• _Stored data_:
________________

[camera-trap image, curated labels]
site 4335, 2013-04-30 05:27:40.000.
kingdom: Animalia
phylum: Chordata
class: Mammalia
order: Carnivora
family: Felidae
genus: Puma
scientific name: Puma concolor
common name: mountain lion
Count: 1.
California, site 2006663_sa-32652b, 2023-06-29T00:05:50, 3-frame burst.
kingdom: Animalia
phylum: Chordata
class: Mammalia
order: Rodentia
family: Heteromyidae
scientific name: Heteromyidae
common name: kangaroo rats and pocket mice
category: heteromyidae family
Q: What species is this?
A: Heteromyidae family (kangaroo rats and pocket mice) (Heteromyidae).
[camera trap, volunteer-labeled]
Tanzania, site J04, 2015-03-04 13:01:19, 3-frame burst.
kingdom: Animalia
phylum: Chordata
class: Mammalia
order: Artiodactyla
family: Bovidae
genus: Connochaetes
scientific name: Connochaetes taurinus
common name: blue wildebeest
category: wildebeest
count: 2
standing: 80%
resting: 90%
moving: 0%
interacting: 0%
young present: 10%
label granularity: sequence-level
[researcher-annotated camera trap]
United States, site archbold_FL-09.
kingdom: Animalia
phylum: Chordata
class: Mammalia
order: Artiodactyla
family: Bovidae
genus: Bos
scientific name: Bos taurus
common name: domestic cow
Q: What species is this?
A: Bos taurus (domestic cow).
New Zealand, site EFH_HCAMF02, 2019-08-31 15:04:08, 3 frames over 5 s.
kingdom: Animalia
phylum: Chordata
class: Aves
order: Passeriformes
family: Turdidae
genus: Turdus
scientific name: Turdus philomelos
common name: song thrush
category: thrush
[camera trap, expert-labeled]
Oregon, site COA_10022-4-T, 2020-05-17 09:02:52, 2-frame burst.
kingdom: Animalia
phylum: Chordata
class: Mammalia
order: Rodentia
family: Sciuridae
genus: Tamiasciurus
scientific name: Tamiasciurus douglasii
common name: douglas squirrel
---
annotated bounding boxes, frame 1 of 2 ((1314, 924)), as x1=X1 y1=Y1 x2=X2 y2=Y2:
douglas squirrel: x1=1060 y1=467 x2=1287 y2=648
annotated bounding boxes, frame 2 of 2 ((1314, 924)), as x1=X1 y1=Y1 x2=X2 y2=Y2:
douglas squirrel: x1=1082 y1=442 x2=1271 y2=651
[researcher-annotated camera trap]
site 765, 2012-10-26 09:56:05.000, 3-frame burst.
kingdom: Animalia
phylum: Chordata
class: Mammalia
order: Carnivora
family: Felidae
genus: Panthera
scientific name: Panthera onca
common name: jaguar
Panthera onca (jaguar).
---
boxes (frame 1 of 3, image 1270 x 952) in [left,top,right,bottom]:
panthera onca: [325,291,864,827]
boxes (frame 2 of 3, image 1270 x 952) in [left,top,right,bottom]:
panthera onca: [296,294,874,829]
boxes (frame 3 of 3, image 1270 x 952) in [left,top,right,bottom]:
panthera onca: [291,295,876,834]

________________

• _Work instruction_: The records above need to be duplicated. Keep every word unchanged.

• _Task solution_:
[camera-trap image, curated labels]
site 4335, 2013-04-30 05:27:40.000.
kingdom: Animalia
phylum: Chordata
class: Mammalia
order: Carnivora
family: Felidae
genus: Puma
scientific name: Puma concolor
common name: mountain lion
Count: 1.
California, site 2006663_sa-32652b, 2023-06-29T00:05:50, 3-frame burst.
kingdom: Animalia
phylum: Chordata
class: Mammalia
order: Rodentia
family: Heteromyidae
scientific name: Heteromyidae
common name: kangaroo rats and pocket mice
category: heteromyidae family
Q: What species is this?
A: Heteromyidae family (kangaroo rats and pocket mice) (Heteromyidae).
[camera trap, volunteer-labeled]
Tanzania, site J04, 2015-03-04 13:01:19, 3-frame burst.
kingdom: Animalia
phylum: Chordata
class: Mammalia
order: Artiodactyla
family: Bovidae
genus: Connochaetes
scientific name: Connochaetes taurinus
common name: blue wildebeest
category: wildebeest
count: 2
standing: 80%
resting: 90%
moving: 0%
interacting: 0%
young present: 10%
label granularity: sequence-level
[researcher-annotated camera trap]
United States, site archbold_FL-09.
kingdom: Animalia
phylum: Chordata
class: Mammalia
order: Artiodactyla
family: Bovidae
genus: Bos
scientific name: Bos taurus
common name: domestic cow
Q: What species is this?
A: Bos taurus (domestic cow).
New Zealand, site EFH_HCAMF02, 2019-08-31 15:04:08, 3 frames over 5 s.
kingdom: Animalia
phylum: Chordata
class: Aves
order: Passeriformes
family: Turdidae
genus: Turdus
scientific name: Turdus philomelos
common name: song thrush
category: thrush
[camera trap, expert-labeled]
Oregon, site COA_10022-4-T, 2020-05-17 09:02:52, 2-frame burst.
kingdom: Animalia
phylum: Chordata
class: Mammalia
order: Rodentia
family: Sciuridae
genus: Tamiasciurus
scientific name: Tamiasciurus douglasii
common name: douglas squirrel
---
annotated bounding boxes, frame 1 of 2 ((1314, 924)), as x1=X1 y1=Y1 x2=X2 y2=Y2:
douglas squirrel: x1=1060 y1=467 x2=1287 y2=648
annotated bounding boxes, frame 2 of 2 ((1314, 924)), as x1=X1 y1=Y1 x2=X2 y2=Y2:
douglas squirrel: x1=1082 y1=442 x2=1271 y2=651
[researcher-annotated camera trap]
site 765, 2012-10-26 09:56:05.000, 3-frame burst.
kingdom: Animalia
phylum: Chordata
class: Mammalia
order: Carnivora
family: Felidae
genus: Panthera
scientific name: Panthera onca
common name: jaguar
Panthera onca (jaguar).
---
boxes (frame 1 of 3, image 1270 x 952) in [left,top,right,bottom]:
panthera onca: [325,291,864,827]
boxes (frame 2 of 3, image 1270 x 952) in [left,top,right,bottom]:
panthera onca: [296,294,874,829]
boxes (frame 3 of 3, image 1270 x 952) in [left,top,right,bottom]:
panthera onca: [291,295,876,834]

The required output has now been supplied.